## COMPITO 1
Le tre affermazioni seguenti concordano con il brano sul lavoro giovanile? Rispondi sì o no per ciascuna e riporta tra virgolette le parole del brano che lo stabiliscono. (a) I dati citati sono stati elaborati dal Centro Studi Cisl Vicenza. (b) Nel 2021 la presa della crisi si è allentata. (c) Prima del Covid la situazione del lavoro giovanile era già delicata.
## COMPITO 2
Prosegui il brano sul lavoro giovanile dopo la sua ultima frase.

Che alcuni settori a causa della pandemia siano in difficoltà estrema è chiaro. Si stima che per assorbire il colpo degli effetti di un 2020 che ha visto abbassare innumerevoli serrande e con un 2021 che non arresta la presa, ci vorranno anni. Ma oltre ai settori, alcune categorie ci hanno rimesso più di altre, tra queste i giovani. A dimostrarlo sono i dati elaborati dal Centro Studi Cisl Vicenza. Evidenziano come il Covid abbia colpito in particolare il lavoro giovanile, aggravando una situazione già delicata.

## I DATI
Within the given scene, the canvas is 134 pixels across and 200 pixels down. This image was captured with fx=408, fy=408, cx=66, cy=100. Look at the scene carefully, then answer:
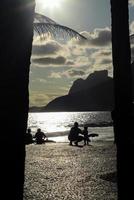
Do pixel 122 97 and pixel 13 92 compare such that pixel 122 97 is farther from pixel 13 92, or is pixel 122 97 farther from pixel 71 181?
pixel 13 92

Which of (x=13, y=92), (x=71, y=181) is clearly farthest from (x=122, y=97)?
(x=13, y=92)

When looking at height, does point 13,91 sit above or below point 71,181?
above

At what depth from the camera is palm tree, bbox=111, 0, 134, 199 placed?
720cm

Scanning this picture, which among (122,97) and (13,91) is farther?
(122,97)

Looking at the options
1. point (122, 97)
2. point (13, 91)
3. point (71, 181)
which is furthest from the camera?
point (71, 181)

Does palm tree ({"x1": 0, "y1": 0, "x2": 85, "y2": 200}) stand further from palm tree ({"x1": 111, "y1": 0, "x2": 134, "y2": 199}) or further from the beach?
the beach

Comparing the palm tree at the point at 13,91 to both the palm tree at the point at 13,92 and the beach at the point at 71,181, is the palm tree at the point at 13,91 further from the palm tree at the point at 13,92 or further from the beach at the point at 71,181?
the beach at the point at 71,181

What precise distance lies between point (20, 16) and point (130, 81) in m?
5.15

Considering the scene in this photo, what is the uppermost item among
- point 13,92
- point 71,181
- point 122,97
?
point 122,97

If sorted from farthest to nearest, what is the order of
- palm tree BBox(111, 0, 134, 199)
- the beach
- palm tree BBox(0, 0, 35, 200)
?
the beach → palm tree BBox(111, 0, 134, 199) → palm tree BBox(0, 0, 35, 200)

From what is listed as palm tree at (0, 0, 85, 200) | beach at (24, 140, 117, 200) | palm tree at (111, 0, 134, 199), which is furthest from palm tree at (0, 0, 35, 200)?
beach at (24, 140, 117, 200)

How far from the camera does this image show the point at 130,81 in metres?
7.54

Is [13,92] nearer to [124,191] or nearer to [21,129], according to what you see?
[21,129]

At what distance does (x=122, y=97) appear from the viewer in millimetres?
7320
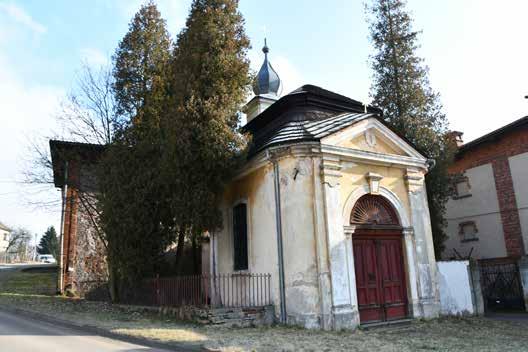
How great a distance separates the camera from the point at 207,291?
12.0m

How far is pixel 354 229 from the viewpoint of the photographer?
1099 cm

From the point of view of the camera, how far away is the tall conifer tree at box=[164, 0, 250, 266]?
11352mm

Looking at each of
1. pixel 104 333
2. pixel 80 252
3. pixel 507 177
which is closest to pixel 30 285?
pixel 80 252

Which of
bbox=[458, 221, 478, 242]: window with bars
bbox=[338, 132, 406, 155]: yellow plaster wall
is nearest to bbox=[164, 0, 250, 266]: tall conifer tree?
bbox=[338, 132, 406, 155]: yellow plaster wall

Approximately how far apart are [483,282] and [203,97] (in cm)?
1334

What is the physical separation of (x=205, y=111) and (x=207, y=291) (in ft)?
16.8

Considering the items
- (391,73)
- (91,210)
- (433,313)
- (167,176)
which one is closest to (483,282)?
(433,313)

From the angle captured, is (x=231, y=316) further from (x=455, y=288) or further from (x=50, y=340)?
(x=455, y=288)

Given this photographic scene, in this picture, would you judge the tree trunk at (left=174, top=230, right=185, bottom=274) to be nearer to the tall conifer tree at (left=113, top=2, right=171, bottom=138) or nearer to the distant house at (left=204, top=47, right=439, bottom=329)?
the distant house at (left=204, top=47, right=439, bottom=329)

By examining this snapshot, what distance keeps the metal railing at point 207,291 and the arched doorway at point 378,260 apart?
2.52 meters

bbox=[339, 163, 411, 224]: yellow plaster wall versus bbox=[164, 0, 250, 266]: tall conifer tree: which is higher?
bbox=[164, 0, 250, 266]: tall conifer tree

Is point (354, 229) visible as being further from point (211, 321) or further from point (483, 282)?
point (483, 282)

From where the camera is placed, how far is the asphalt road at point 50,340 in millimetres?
7351

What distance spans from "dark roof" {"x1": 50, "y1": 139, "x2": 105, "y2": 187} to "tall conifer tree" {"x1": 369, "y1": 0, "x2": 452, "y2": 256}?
38.0 ft
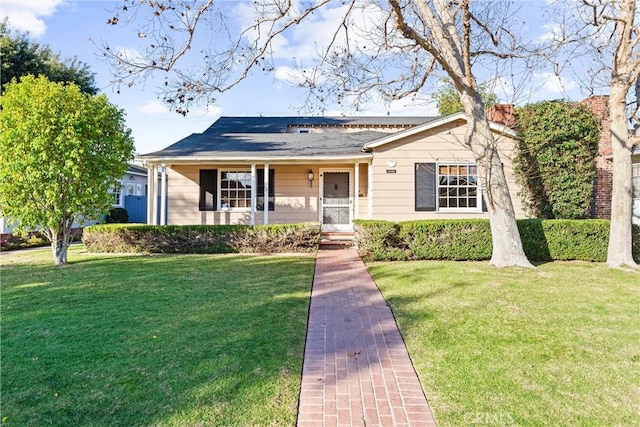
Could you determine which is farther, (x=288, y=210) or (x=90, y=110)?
(x=288, y=210)

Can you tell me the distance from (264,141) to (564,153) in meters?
9.37

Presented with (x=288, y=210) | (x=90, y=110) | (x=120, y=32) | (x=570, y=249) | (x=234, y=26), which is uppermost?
(x=234, y=26)

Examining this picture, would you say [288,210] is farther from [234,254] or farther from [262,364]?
[262,364]

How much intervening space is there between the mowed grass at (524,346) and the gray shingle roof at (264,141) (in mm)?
6517

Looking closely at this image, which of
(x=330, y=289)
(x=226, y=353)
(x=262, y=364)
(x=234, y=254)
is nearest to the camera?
(x=262, y=364)

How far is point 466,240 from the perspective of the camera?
30.2 feet

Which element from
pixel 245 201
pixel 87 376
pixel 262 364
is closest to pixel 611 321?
pixel 262 364

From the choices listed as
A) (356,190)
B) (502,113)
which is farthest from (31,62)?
(502,113)

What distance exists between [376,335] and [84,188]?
7.76m

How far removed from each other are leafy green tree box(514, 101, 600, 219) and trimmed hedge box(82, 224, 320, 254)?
615cm

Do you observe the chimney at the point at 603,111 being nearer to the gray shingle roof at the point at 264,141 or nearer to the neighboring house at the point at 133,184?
the gray shingle roof at the point at 264,141

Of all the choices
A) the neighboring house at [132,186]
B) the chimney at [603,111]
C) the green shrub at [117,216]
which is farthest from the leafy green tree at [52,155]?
the chimney at [603,111]

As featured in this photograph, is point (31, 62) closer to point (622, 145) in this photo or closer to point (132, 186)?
point (132, 186)

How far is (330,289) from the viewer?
254 inches
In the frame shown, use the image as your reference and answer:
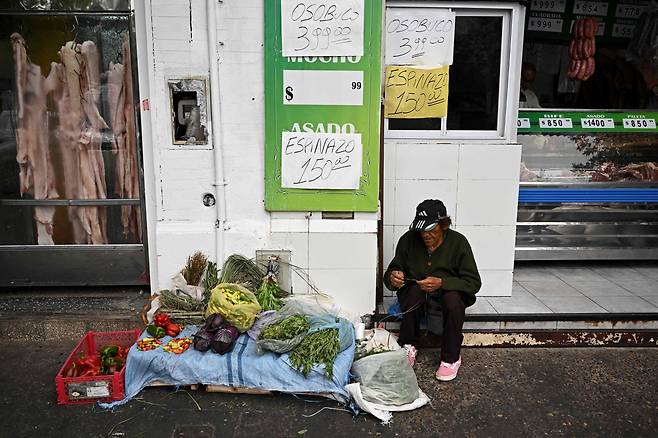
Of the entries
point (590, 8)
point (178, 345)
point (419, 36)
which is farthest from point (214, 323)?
point (590, 8)

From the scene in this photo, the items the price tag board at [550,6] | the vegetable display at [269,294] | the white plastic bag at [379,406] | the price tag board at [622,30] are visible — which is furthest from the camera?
the price tag board at [622,30]

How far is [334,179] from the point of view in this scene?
14.8ft

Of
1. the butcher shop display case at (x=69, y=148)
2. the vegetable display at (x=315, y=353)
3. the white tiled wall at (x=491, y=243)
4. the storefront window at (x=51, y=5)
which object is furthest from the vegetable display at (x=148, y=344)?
the storefront window at (x=51, y=5)

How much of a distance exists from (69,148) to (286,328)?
2.97 meters

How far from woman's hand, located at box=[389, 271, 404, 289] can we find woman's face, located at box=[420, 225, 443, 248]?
0.34 meters

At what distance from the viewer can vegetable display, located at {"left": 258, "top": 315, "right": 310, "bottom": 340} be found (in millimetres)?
3918

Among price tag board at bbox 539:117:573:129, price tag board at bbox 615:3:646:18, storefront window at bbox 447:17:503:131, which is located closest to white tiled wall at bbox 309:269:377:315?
storefront window at bbox 447:17:503:131

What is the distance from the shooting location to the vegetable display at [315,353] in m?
3.76

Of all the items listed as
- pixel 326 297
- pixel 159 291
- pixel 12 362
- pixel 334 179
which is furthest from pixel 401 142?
pixel 12 362

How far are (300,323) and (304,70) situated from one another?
6.96ft

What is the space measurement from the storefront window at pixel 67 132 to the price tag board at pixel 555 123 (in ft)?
14.7

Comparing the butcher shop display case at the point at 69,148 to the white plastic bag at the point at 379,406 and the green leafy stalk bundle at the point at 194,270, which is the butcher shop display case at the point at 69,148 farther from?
the white plastic bag at the point at 379,406

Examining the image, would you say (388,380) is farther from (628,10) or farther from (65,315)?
(628,10)

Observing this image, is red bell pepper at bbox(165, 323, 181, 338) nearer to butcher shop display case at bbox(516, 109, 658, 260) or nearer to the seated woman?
the seated woman
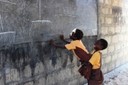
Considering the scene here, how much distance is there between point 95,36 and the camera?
5375 millimetres

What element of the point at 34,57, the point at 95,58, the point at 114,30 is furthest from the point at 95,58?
the point at 114,30

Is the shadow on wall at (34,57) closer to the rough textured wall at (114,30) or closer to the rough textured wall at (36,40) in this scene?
the rough textured wall at (36,40)

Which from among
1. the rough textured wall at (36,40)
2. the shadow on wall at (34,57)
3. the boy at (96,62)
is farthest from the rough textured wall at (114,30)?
the boy at (96,62)

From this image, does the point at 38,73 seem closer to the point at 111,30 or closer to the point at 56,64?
the point at 56,64

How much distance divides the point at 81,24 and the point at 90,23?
427 mm

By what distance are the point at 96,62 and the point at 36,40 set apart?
0.86 metres

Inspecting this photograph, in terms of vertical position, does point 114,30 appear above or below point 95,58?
above

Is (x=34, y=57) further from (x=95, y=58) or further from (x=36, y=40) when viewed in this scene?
(x=95, y=58)

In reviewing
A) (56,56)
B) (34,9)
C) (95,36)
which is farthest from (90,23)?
(34,9)

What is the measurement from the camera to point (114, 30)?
6.52 meters

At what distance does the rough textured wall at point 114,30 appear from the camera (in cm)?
580

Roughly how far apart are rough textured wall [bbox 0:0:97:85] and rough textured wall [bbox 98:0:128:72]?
1088mm

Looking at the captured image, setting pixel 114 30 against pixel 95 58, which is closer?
pixel 95 58

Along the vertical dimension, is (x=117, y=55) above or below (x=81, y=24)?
below
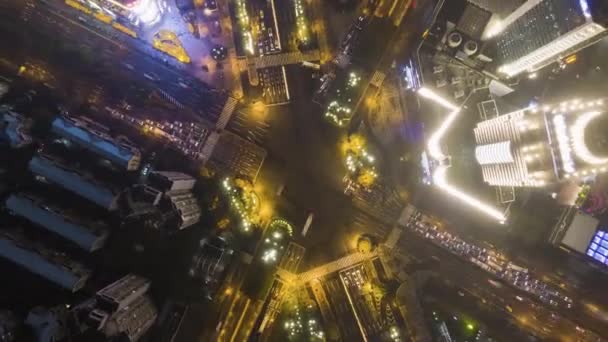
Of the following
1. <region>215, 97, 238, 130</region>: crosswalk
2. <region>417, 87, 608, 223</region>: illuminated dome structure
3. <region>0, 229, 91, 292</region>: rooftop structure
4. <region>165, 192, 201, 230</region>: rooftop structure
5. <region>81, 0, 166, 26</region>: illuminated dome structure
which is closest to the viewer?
<region>417, 87, 608, 223</region>: illuminated dome structure

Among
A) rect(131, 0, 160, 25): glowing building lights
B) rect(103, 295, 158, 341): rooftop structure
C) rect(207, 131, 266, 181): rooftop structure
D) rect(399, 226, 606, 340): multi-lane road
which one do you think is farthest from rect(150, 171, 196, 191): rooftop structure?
rect(399, 226, 606, 340): multi-lane road

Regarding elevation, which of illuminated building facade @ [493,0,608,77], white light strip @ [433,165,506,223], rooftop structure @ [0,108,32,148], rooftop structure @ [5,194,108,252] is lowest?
rooftop structure @ [5,194,108,252]

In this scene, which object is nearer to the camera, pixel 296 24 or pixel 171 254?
pixel 171 254

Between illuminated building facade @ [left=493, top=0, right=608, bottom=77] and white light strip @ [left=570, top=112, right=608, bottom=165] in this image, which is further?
illuminated building facade @ [left=493, top=0, right=608, bottom=77]

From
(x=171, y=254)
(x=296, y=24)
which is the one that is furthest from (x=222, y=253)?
(x=296, y=24)

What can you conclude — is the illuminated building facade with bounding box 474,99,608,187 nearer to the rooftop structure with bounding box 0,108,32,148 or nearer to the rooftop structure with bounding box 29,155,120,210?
the rooftop structure with bounding box 29,155,120,210

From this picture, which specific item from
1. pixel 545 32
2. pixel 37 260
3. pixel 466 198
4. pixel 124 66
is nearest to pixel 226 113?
pixel 124 66

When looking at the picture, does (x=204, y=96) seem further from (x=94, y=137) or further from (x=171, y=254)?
(x=171, y=254)
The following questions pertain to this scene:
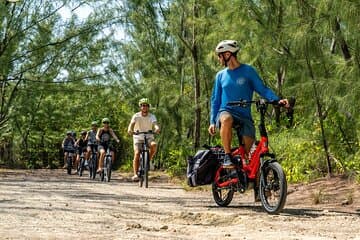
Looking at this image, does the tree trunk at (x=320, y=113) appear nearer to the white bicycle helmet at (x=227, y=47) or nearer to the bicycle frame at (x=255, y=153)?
the white bicycle helmet at (x=227, y=47)

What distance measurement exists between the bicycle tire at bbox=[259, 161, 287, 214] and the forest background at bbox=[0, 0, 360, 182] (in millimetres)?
2619

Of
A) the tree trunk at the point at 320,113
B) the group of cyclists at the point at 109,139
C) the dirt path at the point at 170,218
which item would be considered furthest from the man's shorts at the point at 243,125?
the group of cyclists at the point at 109,139

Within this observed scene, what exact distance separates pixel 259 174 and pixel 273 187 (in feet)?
1.09

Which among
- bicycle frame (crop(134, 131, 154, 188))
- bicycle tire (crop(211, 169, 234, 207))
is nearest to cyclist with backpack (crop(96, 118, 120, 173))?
bicycle frame (crop(134, 131, 154, 188))

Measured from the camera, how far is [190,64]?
1931 centimetres

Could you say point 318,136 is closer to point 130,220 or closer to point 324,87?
point 324,87

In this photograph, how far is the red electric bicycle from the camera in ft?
22.9

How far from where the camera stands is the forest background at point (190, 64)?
10227mm

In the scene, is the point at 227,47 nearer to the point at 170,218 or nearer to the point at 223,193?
the point at 223,193

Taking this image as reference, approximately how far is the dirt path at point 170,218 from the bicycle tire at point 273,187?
11cm

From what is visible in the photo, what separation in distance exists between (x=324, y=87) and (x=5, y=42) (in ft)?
30.7

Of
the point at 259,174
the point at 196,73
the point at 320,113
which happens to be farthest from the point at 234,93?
the point at 196,73

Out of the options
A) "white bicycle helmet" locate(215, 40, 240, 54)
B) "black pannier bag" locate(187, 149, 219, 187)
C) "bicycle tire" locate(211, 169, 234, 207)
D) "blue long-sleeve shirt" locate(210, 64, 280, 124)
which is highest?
"white bicycle helmet" locate(215, 40, 240, 54)

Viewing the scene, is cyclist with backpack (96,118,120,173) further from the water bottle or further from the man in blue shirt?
the water bottle
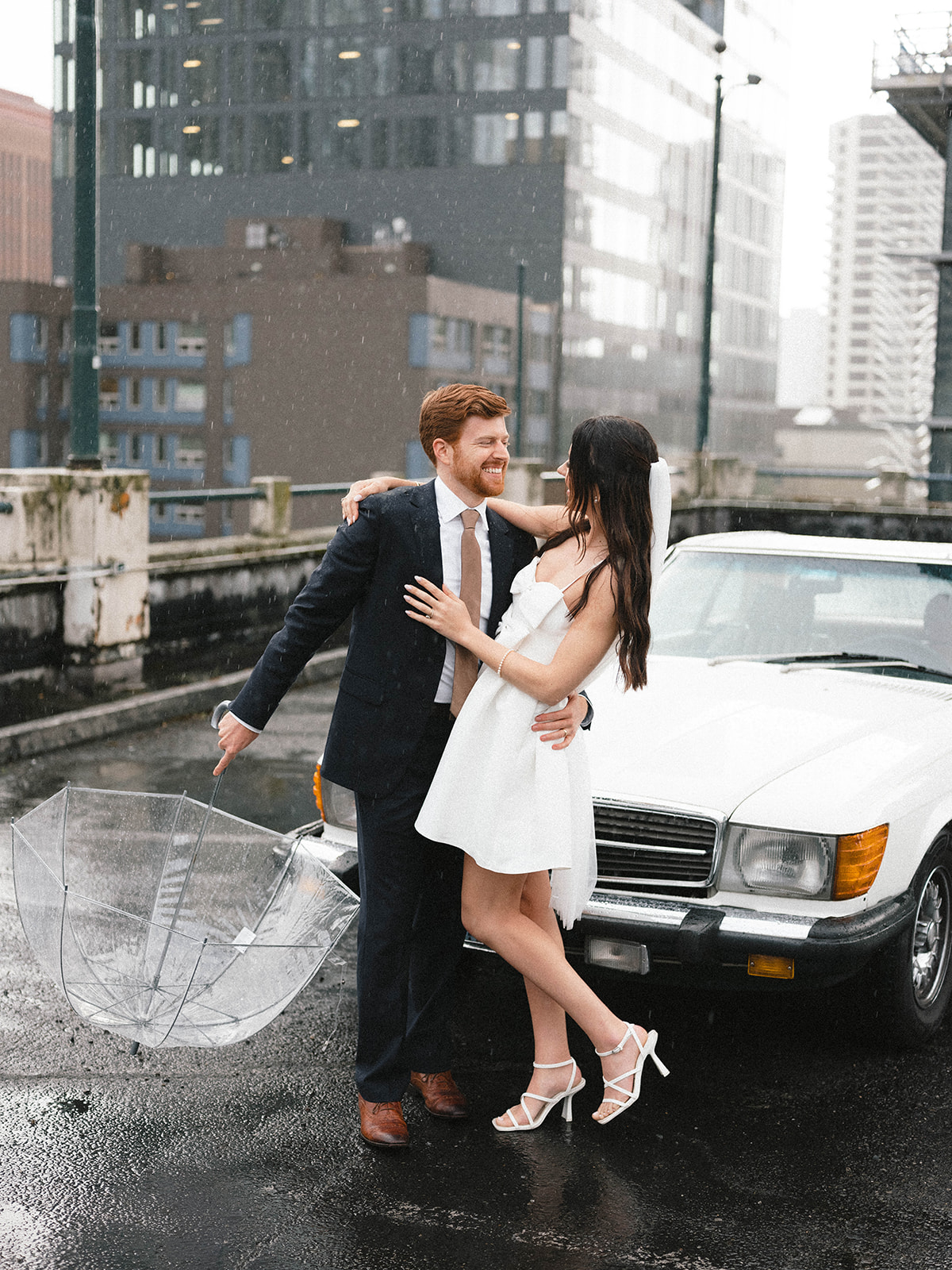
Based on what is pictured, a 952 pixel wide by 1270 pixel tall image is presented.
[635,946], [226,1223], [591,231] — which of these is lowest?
[226,1223]

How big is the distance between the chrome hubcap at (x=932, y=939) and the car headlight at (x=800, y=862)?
0.49m

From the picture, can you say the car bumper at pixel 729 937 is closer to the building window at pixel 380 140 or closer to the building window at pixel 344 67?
the building window at pixel 380 140

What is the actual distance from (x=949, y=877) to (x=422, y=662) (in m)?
2.16

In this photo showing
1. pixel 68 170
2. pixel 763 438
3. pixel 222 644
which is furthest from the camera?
pixel 763 438

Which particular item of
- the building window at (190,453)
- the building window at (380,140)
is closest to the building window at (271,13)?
the building window at (380,140)

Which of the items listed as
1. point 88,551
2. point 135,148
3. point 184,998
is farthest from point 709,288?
point 135,148

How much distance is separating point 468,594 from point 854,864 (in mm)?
1422

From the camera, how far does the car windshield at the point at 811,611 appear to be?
5.71 meters

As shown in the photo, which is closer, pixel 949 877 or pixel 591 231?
pixel 949 877

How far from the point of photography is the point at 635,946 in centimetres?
422

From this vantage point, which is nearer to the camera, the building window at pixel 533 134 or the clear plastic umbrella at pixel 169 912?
the clear plastic umbrella at pixel 169 912

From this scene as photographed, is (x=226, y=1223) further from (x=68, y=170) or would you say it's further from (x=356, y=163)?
(x=68, y=170)

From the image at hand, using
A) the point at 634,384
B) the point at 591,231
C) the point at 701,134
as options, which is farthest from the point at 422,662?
the point at 701,134

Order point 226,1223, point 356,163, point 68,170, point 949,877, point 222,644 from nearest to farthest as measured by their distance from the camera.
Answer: point 226,1223
point 949,877
point 222,644
point 356,163
point 68,170
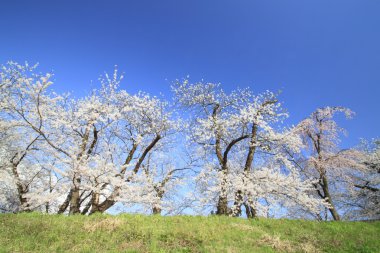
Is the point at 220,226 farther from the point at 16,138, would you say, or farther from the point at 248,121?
the point at 16,138

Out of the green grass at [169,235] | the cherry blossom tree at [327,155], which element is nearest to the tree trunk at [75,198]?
the green grass at [169,235]

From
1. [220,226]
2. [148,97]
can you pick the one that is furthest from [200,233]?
[148,97]

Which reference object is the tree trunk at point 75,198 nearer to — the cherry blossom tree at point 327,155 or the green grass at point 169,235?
the green grass at point 169,235

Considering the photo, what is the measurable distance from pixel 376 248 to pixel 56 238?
10806 millimetres

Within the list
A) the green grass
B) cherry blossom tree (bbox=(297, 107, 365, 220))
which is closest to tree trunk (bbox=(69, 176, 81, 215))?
the green grass

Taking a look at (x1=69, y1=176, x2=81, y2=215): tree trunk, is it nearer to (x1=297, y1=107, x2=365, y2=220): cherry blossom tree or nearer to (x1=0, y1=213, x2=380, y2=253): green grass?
(x1=0, y1=213, x2=380, y2=253): green grass

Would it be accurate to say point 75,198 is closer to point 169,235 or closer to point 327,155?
point 169,235

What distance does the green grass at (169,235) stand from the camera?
31.7 ft

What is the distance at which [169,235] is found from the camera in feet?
35.8

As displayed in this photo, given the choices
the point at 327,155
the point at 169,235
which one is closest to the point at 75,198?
the point at 169,235

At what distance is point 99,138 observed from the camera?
957 inches

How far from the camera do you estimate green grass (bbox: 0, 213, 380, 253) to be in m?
9.66

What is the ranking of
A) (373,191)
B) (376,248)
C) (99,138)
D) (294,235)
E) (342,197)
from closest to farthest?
(376,248)
(294,235)
(99,138)
(373,191)
(342,197)

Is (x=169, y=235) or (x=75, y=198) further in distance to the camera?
(x=75, y=198)
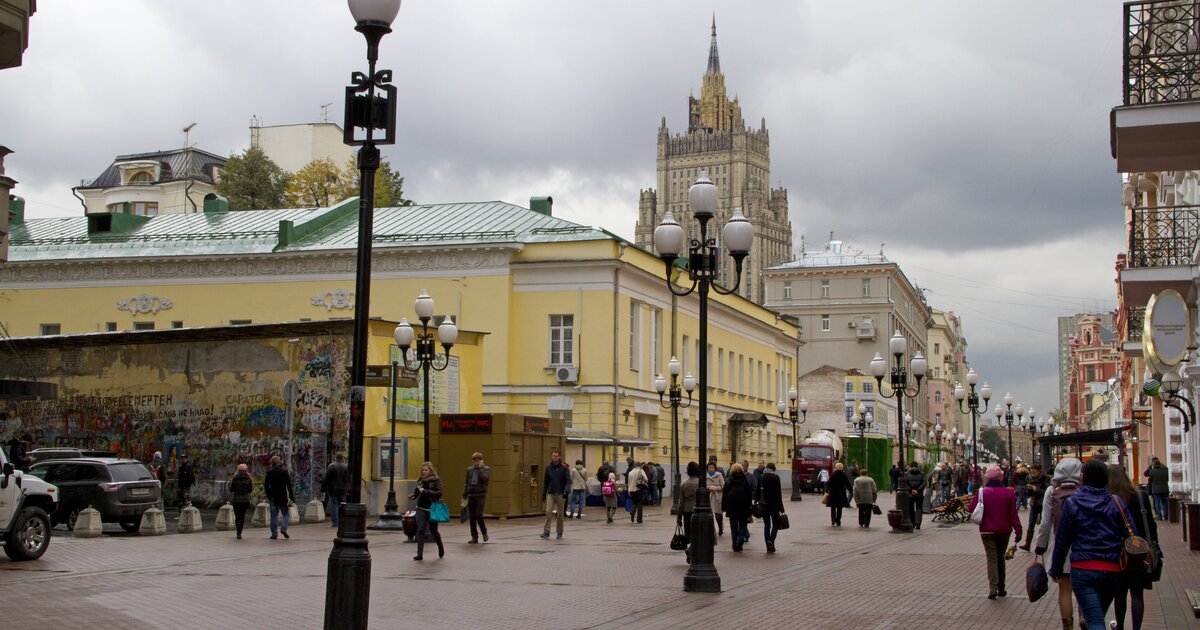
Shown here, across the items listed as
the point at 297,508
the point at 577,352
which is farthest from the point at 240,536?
the point at 577,352

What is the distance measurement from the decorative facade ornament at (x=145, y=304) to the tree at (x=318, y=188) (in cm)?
1963

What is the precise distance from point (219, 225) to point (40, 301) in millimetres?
8030

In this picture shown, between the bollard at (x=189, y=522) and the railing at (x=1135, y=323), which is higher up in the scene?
the railing at (x=1135, y=323)

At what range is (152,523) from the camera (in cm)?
2702

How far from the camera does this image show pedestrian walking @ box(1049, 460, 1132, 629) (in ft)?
32.1

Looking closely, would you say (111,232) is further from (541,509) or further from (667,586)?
(667,586)

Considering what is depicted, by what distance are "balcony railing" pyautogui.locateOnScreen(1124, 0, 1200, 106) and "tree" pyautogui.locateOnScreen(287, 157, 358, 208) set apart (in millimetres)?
60845

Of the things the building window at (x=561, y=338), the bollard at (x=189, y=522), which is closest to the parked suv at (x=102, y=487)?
the bollard at (x=189, y=522)

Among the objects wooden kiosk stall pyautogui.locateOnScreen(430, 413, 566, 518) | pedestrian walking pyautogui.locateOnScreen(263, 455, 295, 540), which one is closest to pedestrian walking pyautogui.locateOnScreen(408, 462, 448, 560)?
pedestrian walking pyautogui.locateOnScreen(263, 455, 295, 540)

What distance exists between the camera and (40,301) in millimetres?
55562

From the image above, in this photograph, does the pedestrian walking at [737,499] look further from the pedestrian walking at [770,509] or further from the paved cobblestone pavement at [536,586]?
the paved cobblestone pavement at [536,586]

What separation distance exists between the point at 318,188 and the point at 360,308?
65.2m

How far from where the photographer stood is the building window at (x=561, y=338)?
50.4 m

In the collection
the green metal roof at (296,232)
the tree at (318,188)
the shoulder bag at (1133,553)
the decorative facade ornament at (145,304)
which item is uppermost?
Answer: the tree at (318,188)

## RISPOSTA SCRITTA 1
(a) Sì: "A dimostrarlo sono i dati elaborati dal Centro Studi Cisl Vicenza."
(b) No: "con un 2021 che non arresta la presa".
(c) Sì: "aggravando una situazione già delicata".

## RISPOSTA SCRITTA 2
Mercato e lavoro giovanile

Ottenere il fatidico “pezzo di carta” e affacciarsi finalmente sul mercato del lavoro, scoprendo però che quel mondo che avrebbe dovuto accoglierli si è in realtà come congelato. E’ questa la situazione che stanno vivendo migliaia di giovani vicentini per effetto della pandemia. I dati offrono la fotografia della realtà e confermano i timori legati alle prospettive occupazionali dei più giovani. Evidenziando gli importanti cambiamenti che già erano intervenuti negli ultimi anni. In provincia di Vicenza i giovani tra i 15 e i 30 anni sono 142.191, pari al 16,6% della popolazione residente. E al 25,85% della popolazione di potenziali lavoratori (ovvero tra i 15 e i 64 anni). Non stupisce – ma preoccupa – che la crisi economica innescata dalla pandemia si sia abbattuta con particolare forza su questa fascia di popolazione. In provincia di Vicenza, infatti, tra il 2020 e il 2019 il tasso di occupazione è diminuito di 3,8 punti percentuali nella fascia di età 15-64 anni (dal 68,1% al 64,3%). Ma di ben 7,7 punti percentuali – praticamente il doppio – nella fascia di età 18-29 anni (dal 54% al 46,3%).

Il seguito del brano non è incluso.